> [TEXTE FOURNI]:
━━━

L’Agence européenne des médicaments (EMA) a annoncé au début du mois d’août le bilan d’un projet pilote lancé en 2014 pour accélérer l’autorisation de mise sur le marché des médicaments couvrant les « besoins médicaux non satisfaits ». Ces traitements concernent des cancers rares, la maladie d’Alzheimer et d’autres maladies dégénératives, mais également des maladies infectieuses, détaille l’institution chargée d’autoriser la mise sur le marché des nouveaux médicaments dans l’Union européenne (UE).

━━━

> [À FAIRE]:
[1] Pouvez-vous reproduire à l'identique le passage sur le projet pilote de l'EMA, depuis « L’Agence européenne des » jusqu'à « l’Union européenne (UE). » inclus ?
[2] Pouvez-vous donner la suite du texte sur le projet pilote de l'EMA, en reprenant après sa dernière phrase ?

> [DONNÉES ENREGISTRÉES]:
━━━

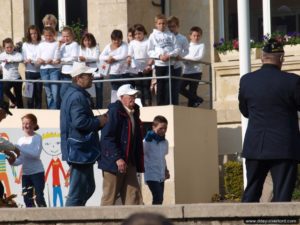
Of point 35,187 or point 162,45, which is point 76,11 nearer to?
point 162,45

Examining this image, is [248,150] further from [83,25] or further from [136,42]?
[83,25]

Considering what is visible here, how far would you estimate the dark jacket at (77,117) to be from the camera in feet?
44.6

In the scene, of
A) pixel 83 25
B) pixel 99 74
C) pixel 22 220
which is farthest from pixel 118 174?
pixel 83 25

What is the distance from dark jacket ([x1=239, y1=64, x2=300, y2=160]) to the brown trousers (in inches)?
104

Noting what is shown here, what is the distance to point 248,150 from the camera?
11.8 m

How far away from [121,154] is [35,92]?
22.6 ft

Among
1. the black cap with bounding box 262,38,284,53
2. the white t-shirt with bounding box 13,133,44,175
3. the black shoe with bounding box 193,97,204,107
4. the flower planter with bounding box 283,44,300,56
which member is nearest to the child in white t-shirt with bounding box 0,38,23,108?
the black shoe with bounding box 193,97,204,107

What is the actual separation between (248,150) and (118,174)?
8.87ft

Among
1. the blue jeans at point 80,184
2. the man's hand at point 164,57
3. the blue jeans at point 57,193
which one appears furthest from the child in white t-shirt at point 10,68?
the blue jeans at point 80,184

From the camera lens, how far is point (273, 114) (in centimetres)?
1171

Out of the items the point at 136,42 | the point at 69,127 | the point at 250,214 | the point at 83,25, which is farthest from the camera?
the point at 83,25

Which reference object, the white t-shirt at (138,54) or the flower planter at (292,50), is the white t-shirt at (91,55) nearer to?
the white t-shirt at (138,54)

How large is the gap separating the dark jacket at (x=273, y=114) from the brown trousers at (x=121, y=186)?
264 centimetres

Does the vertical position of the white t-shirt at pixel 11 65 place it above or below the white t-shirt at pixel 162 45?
below
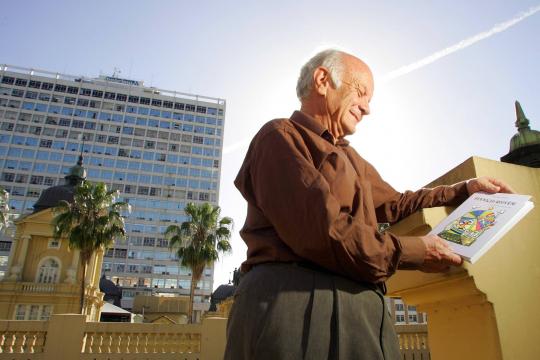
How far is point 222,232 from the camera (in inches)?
1054

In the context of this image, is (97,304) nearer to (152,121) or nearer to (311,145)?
(311,145)

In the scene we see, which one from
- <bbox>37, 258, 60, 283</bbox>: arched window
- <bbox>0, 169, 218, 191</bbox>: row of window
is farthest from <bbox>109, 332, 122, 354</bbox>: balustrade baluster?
<bbox>0, 169, 218, 191</bbox>: row of window

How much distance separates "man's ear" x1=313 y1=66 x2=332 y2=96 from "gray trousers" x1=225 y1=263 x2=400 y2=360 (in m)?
0.78

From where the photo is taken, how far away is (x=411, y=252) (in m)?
1.17

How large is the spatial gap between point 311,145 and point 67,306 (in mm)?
31170

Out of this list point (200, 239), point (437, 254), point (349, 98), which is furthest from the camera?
point (200, 239)

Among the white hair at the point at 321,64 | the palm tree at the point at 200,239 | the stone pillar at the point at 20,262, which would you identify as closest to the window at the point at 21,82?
the stone pillar at the point at 20,262

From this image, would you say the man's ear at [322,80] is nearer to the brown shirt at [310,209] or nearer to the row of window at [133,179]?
the brown shirt at [310,209]

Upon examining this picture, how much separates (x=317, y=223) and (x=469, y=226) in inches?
26.1

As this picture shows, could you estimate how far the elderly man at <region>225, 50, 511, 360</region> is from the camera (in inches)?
42.9

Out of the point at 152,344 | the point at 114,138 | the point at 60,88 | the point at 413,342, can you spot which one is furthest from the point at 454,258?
the point at 60,88

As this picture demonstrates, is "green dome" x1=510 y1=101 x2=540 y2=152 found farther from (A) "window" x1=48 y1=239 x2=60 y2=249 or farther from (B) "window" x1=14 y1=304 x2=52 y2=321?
(A) "window" x1=48 y1=239 x2=60 y2=249

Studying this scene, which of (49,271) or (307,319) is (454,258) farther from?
(49,271)

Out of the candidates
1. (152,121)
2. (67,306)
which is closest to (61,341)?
(67,306)
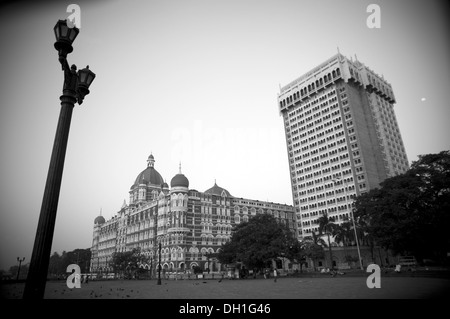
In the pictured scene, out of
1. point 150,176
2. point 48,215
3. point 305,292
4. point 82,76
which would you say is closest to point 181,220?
point 150,176

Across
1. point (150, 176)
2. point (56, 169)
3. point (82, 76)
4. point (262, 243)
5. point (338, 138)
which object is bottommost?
point (56, 169)

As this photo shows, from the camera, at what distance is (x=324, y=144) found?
8431cm

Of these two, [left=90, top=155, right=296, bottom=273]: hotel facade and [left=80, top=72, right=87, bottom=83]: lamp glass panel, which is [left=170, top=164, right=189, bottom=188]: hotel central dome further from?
[left=80, top=72, right=87, bottom=83]: lamp glass panel

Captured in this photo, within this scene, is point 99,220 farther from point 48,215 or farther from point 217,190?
point 48,215

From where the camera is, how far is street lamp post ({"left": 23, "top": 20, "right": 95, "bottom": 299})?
4742 millimetres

━━━

> [RÉPONSES]:
[1]
L’Agence européenne des médicaments (EMA) a annoncé au début du mois d’août le bilan d’un projet pilote lancé en 2014 pour accélérer l’autorisation de mise sur le marché des médicaments couvrant les « besoins médicaux non satisfaits ». Ces traitements concernent des cancers rares, la maladie d’Alzheimer et d’autres maladies dégénératives, mais également des maladies infectieuses, détaille l’institution chargée d’autoriser la mise sur le marché des nouveaux médicaments dans l’Union européenne (UE).

[2]
Utiliser les données des médicaments après leur mise sur le marché
La nouvelle méthodologie de l’EMA s’inspire des autorisations de mise sur le marché conditionnelles, appliquées depuis 2006 et utilisées pour les besoins médicaux non satisfaits sur la base de données moins complètes que ce qui est normalement requis. Les données doivent avant tout indiquer que les bénéfices l’emportent sur les risques. L’Agence s’appuie également sur les mesures de pharmacovigilance prises en 2012, soit la compréhension et la prévention des effets indésirables. Ensuite, l’EMA compare les données cliniques utilisées pour l’approbation des médicaments avec celles obtenues lorsque le traitement est sur le marché. L’institution ajoute qu’elle porte une grande attention à la collaboration et à l’entente entre les parties prenantes (régulateurs, patients, professionnels de santé, organismes d’évaluation des technologies de la santé).
Manque de « transparence »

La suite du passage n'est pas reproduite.